CVE-2026-41696 Overview
CVE-2026-41696 affects Spring Data MongoDB repository query methods annotated with @Query that use regex parameter binding. The framework performs insufficient validation of the bound parameter. An attacker can supply a crafted string to break out of the intended regular expression quoting, enabling NoSQL injection against MongoDB queries. The flaw is classified under [CWE-943] Improper Neutralization of Special Elements in Data Query Logic.
Critical Impact
Attackers can manipulate MongoDB regex queries to retrieve unauthorized data from the backing database, leading to confidentiality loss in applications using vulnerable Spring Data MongoDB repositories.

## INFORMATION GIVEN
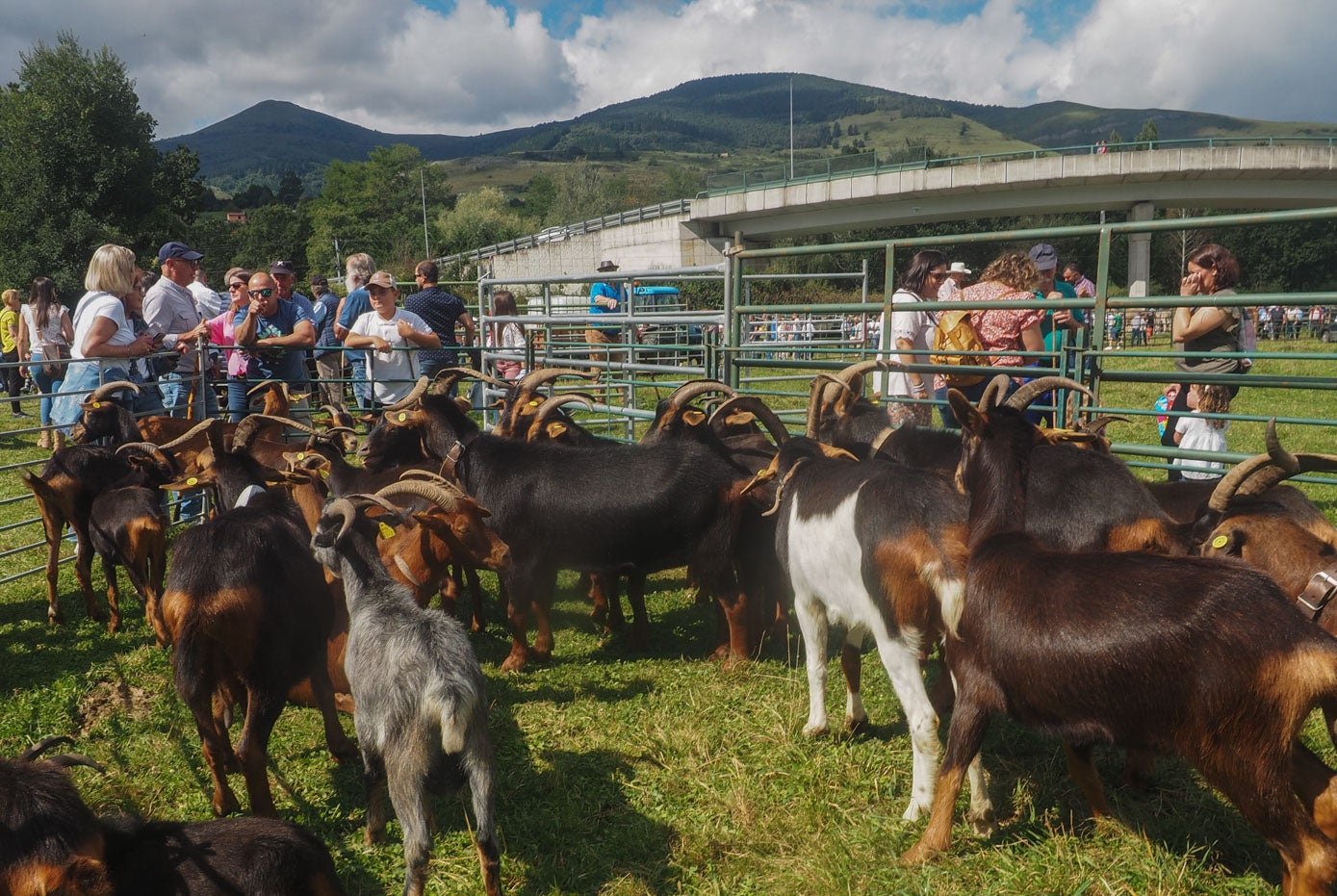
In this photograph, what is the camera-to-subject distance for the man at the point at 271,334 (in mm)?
8656

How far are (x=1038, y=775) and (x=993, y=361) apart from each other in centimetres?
339

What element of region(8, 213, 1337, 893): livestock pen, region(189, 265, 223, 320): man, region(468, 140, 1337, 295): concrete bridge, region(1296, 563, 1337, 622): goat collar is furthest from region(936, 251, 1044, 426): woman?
region(468, 140, 1337, 295): concrete bridge

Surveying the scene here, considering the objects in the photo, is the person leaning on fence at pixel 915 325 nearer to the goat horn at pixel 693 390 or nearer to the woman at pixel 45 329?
the goat horn at pixel 693 390

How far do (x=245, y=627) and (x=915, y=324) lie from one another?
198 inches

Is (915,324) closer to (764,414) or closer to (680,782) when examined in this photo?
(764,414)

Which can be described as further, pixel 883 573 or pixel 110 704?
pixel 110 704

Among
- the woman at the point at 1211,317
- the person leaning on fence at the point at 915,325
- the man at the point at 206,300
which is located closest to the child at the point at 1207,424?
the woman at the point at 1211,317

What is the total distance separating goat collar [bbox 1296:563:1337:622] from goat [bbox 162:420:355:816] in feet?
13.6

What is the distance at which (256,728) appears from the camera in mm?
3961

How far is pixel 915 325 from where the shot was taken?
22.8ft

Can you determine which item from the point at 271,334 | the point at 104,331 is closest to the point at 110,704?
the point at 104,331

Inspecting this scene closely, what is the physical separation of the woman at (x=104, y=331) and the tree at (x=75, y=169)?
30.9 m

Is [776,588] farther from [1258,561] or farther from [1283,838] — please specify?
[1283,838]

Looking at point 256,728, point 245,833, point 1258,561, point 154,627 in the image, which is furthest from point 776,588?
point 154,627
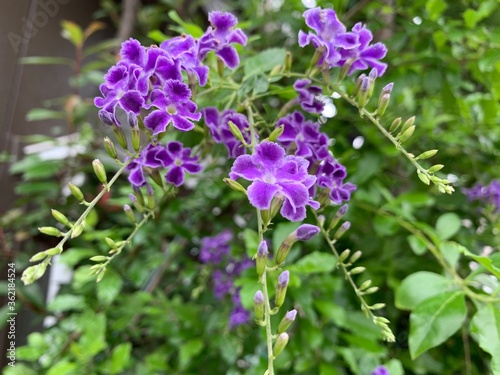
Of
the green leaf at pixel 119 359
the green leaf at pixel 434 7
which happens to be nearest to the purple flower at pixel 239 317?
the green leaf at pixel 119 359

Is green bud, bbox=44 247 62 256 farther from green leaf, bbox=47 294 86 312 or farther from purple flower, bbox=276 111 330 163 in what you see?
green leaf, bbox=47 294 86 312

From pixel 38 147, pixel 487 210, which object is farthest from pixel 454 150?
pixel 38 147

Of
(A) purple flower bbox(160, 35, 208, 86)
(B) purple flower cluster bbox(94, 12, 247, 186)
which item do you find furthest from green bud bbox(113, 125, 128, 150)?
(A) purple flower bbox(160, 35, 208, 86)

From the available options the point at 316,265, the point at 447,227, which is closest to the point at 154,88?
the point at 316,265

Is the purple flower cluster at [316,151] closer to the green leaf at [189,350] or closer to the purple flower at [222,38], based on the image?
the purple flower at [222,38]

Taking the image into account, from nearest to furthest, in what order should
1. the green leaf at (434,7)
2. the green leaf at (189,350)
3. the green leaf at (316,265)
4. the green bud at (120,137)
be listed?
the green bud at (120,137) < the green leaf at (316,265) < the green leaf at (434,7) < the green leaf at (189,350)

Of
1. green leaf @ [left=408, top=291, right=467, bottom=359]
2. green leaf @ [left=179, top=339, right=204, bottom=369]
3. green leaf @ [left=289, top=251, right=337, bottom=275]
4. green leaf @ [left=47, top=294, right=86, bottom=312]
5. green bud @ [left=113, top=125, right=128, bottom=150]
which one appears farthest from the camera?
green leaf @ [left=47, top=294, right=86, bottom=312]

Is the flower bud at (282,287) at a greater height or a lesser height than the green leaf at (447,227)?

## WORK INSTRUCTIONS
**A)** Reproduce the passage of the CVE-2026-41696 overview that begins at the words "Critical Impact" and ends after the words "Data MongoDB repositories.".
**B)** Answer from the CVE-2026-41696 overview:
(i) Which annotation marks the affected Spring Data MongoDB repository query methods?
(ii) Under which CWE entry is the flaw classified?
(iii) What kind of loss does the impact section name for applications using vulnerable repositories?
**C)** Extend the CVE-2026-41696 overview past its final sentence.
The data plays no part in this work.

## RESULTS FOR EACH TASK
**A)**
Critical Impact
Attackers can manipulate MongoDB regex queries to retrieve unauthorized data from the backing database, leading to confidentiality loss in applications using vulnerable Spring Data MongoDB repositories.

**B)**
(i) @Query
(ii) CWE-943, Improper Neutralization of Special Elements in Data Query Logic
(iii) Confidentiality loss

**C)**
Affected Products
- Spring Data MongoDB 5.0.0 through 5.0.5
- Spring Data MongoDB 4.5.0 through 4.5.11, 4.4.0 through 4.4.14, 4.3.0 through 4.3.16, 4.2.0 through 4.2.15, 4.1.0 through 4.1.14, 4.0.0 through 4.0.15
- Spring Data MongoDB 3.4.0 through 3.4.19
Discovery Timeline
- 2026-06-10 - CVE-2026-41696 published to NVD
- 2026-06-10 - Last updated in NVD database
Technical Details for CVE-2026-41696
Vulnerability Analysis
The vulnerability resides in Spring Data MongoDB's handling of @Query-annotated repository methods that use regex parameter binding. When a repository method embeds a user-supplied value inside a regular expression pattern, the framework does not adequately escape regex metacharacters or pattern terminators. An attacker who controls the bound parameter can break out of the intended quoting context and inject arbitrary regex syntax into the underlying MongoDB query document.
Exploitation requires network-reachable application endpoints that pass attacker-controlled input to a vulnerable repository method. The attacker constructs input containing regex metacharacters, alternation, or pattern-closing sequences to alter query semantics. Successful injection lets the attacker match records outside the intended filter scope and extract data the application would not otherwise expose. The advisory indicates no integrity or availability impact, but confidentiality of data accessible to the affected query is at risk.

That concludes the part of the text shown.